Task directions:
Copy out the passage on the Leahy-Paul amendment to the Patriot Act extension word for word.

Text excerpt:
****************
Two senators have introduced an amendment to the Patriot Act extension bill which would increase oversight:
Sens. Patrick Leahy (D-Vt.) and Rand Paul (R-Ky.) this week will seek to modify a House-Senate agreement that would extend three expiring Patriot Act surveillance authorities by including more government oversight of these authorities and sunsetting the use of national security letters (NSL) as a basis for justifying intelligence gathering.
Leahy and Paul on Monday announced their amendment to S. 1038, on which the Senate is expected to hold a cloture vote Monday evening. The bill reflects the House-Senate agreement to extend the three authorities until June 1, 2015, without any additional conditions placed on these techniques.
The amendment would rein in abuses by limiting domestic spying:
The bill extends the ability of U.S. intelligence authorities to conduct roving wiretaps, gain access to business records and survey "lone-wolf" operators, authorities that expire at the end of this week. The Leahy-Paul amendment would require inspector general audits of how these authorities are used, expand reporting requirements on their use and require more efforts by the government to justify their use.
****************
Records shown:
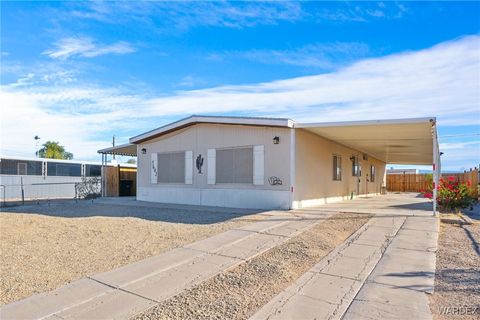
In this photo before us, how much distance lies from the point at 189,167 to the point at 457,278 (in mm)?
10291

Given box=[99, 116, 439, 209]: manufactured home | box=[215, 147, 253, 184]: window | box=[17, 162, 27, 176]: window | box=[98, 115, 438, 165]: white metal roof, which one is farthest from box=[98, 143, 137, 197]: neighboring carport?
box=[215, 147, 253, 184]: window

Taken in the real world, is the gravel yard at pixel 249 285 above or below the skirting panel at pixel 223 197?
below

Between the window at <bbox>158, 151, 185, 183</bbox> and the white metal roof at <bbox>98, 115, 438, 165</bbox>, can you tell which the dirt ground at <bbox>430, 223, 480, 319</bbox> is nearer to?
the white metal roof at <bbox>98, 115, 438, 165</bbox>

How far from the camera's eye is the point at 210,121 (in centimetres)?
1255

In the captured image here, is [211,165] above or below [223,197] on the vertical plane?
above

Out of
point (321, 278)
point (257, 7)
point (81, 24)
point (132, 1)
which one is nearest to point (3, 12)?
point (81, 24)

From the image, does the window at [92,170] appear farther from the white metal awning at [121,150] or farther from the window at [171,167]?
the window at [171,167]

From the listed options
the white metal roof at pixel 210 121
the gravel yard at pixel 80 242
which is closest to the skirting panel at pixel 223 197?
the gravel yard at pixel 80 242

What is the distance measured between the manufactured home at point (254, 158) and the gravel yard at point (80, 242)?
194cm

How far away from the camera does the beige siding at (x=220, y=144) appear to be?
439 inches

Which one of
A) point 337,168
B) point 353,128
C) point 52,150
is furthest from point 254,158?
point 52,150

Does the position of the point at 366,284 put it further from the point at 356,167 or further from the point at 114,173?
the point at 114,173

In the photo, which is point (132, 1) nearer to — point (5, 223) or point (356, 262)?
point (5, 223)

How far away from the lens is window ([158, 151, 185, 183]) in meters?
14.0
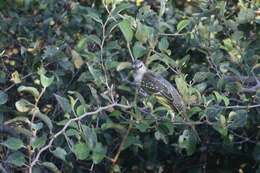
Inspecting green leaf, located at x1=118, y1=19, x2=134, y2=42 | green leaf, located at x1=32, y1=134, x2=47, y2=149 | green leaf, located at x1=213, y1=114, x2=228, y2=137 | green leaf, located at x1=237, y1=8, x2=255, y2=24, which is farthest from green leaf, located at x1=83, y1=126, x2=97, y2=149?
green leaf, located at x1=237, y1=8, x2=255, y2=24

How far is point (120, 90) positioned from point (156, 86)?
0.46 feet

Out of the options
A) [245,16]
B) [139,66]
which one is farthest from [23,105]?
[245,16]

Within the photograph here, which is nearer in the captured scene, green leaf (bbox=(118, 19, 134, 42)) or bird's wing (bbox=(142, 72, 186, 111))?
green leaf (bbox=(118, 19, 134, 42))

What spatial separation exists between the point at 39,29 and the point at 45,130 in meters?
0.88

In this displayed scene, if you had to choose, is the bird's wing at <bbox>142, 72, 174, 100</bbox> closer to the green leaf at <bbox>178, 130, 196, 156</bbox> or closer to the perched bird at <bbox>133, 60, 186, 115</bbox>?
the perched bird at <bbox>133, 60, 186, 115</bbox>

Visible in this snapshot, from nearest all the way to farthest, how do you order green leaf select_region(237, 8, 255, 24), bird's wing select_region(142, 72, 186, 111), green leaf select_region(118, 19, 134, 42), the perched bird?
green leaf select_region(118, 19, 134, 42) < the perched bird < bird's wing select_region(142, 72, 186, 111) < green leaf select_region(237, 8, 255, 24)

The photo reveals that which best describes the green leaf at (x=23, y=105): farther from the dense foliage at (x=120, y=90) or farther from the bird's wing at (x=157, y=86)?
the bird's wing at (x=157, y=86)

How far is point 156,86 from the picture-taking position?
2.46 meters

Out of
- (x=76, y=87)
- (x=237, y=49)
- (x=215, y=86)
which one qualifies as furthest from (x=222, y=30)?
(x=76, y=87)

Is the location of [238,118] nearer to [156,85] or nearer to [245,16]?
[156,85]

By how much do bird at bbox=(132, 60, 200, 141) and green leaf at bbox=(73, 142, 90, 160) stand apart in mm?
351

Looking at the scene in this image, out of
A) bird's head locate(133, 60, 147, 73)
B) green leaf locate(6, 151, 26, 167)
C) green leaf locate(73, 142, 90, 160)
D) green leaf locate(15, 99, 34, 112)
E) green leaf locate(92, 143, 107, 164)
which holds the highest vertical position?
green leaf locate(15, 99, 34, 112)

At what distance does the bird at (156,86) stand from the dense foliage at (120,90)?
33mm

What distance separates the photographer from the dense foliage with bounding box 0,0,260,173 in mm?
2049
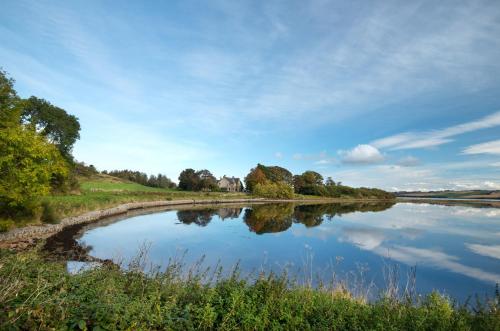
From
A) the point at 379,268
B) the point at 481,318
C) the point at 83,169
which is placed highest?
the point at 83,169

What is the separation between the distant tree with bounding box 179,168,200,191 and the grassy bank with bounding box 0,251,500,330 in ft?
313

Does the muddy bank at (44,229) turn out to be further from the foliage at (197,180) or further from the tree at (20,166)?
the foliage at (197,180)

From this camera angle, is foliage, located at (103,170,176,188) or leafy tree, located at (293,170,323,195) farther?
leafy tree, located at (293,170,323,195)

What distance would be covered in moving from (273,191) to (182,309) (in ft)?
314

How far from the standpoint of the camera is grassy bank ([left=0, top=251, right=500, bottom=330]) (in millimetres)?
5012

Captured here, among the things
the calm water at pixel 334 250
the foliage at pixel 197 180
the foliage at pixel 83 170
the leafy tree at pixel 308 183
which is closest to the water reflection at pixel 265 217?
the calm water at pixel 334 250

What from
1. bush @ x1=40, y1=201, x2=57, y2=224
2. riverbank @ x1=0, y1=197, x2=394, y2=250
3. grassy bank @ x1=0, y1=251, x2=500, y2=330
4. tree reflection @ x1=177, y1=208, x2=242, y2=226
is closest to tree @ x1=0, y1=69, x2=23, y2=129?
riverbank @ x1=0, y1=197, x2=394, y2=250

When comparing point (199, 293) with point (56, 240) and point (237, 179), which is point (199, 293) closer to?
point (56, 240)

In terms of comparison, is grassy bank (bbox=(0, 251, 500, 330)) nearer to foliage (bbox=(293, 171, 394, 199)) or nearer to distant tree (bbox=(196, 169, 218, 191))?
distant tree (bbox=(196, 169, 218, 191))

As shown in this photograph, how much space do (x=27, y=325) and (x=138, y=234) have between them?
23359mm

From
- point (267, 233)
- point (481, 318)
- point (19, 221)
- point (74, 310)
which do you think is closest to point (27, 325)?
point (74, 310)

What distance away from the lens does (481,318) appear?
21.7 ft

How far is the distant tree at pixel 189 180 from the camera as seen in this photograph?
338ft

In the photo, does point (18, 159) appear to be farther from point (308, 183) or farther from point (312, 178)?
point (312, 178)
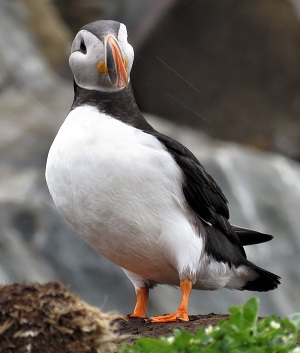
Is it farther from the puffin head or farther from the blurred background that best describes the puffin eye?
the blurred background

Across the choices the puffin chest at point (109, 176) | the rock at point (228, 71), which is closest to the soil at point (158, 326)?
the puffin chest at point (109, 176)

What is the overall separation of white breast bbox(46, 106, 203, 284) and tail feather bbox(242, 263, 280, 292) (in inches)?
31.2

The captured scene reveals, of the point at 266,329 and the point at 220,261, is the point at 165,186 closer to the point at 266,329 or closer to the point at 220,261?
the point at 220,261

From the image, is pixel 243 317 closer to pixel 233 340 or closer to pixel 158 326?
pixel 233 340

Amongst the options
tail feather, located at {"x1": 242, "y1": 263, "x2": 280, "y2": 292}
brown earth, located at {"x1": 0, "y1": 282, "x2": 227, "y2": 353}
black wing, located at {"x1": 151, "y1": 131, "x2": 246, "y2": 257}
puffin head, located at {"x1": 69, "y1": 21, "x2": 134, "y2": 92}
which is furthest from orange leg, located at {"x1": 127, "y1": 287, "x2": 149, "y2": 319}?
brown earth, located at {"x1": 0, "y1": 282, "x2": 227, "y2": 353}

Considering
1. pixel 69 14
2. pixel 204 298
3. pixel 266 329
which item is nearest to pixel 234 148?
pixel 204 298

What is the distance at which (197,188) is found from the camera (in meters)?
5.68

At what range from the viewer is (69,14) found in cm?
1677

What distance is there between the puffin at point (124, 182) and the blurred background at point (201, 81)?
6.31 metres

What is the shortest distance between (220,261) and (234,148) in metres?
7.09

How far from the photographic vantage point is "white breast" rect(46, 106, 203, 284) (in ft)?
17.1

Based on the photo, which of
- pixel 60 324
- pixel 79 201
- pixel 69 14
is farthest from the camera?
pixel 69 14

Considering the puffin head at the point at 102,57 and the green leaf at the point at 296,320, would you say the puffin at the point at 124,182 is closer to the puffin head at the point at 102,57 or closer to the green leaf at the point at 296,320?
the puffin head at the point at 102,57

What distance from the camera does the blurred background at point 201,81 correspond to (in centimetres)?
1230
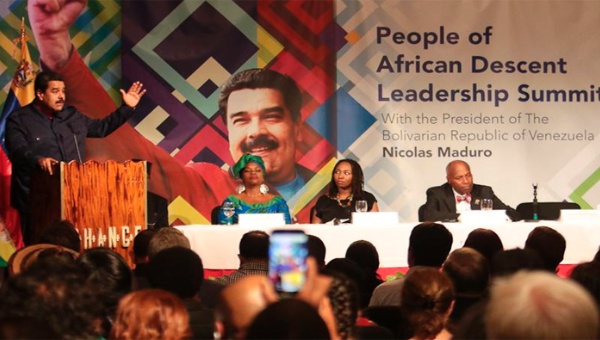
****************
The response:
Two senators have introduced an amendment to the Patriot Act extension bill which would increase oversight:
Sens. Patrick Leahy (D-Vt.) and Rand Paul (R-Ky.) this week will seek to modify a House-Senate agreement that would extend three expiring Patriot Act surveillance authorities by including more government oversight of these authorities and sunsetting the use of national security letters (NSL) as a basis for justifying intelligence gathering.
Leahy and Paul on Monday announced their amendment to S. 1038, on which the Senate is expected to hold a cloture vote Monday evening. The bill reflects the House-Senate agreement to extend the three authorities until June 1, 2015, without any additional conditions placed on these techniques.
The amendment would rein in abuses by limiting domestic spying:
The bill extends the ability of U.S. intelligence authorities to conduct roving wiretaps, gain access to business records and survey "lone-wolf" operators, authorities that expire at the end of this week. The Leahy-Paul amendment would require inspector general audits of how these authorities are used, expand reporting requirements on their use and require more efforts by the government to justify their use.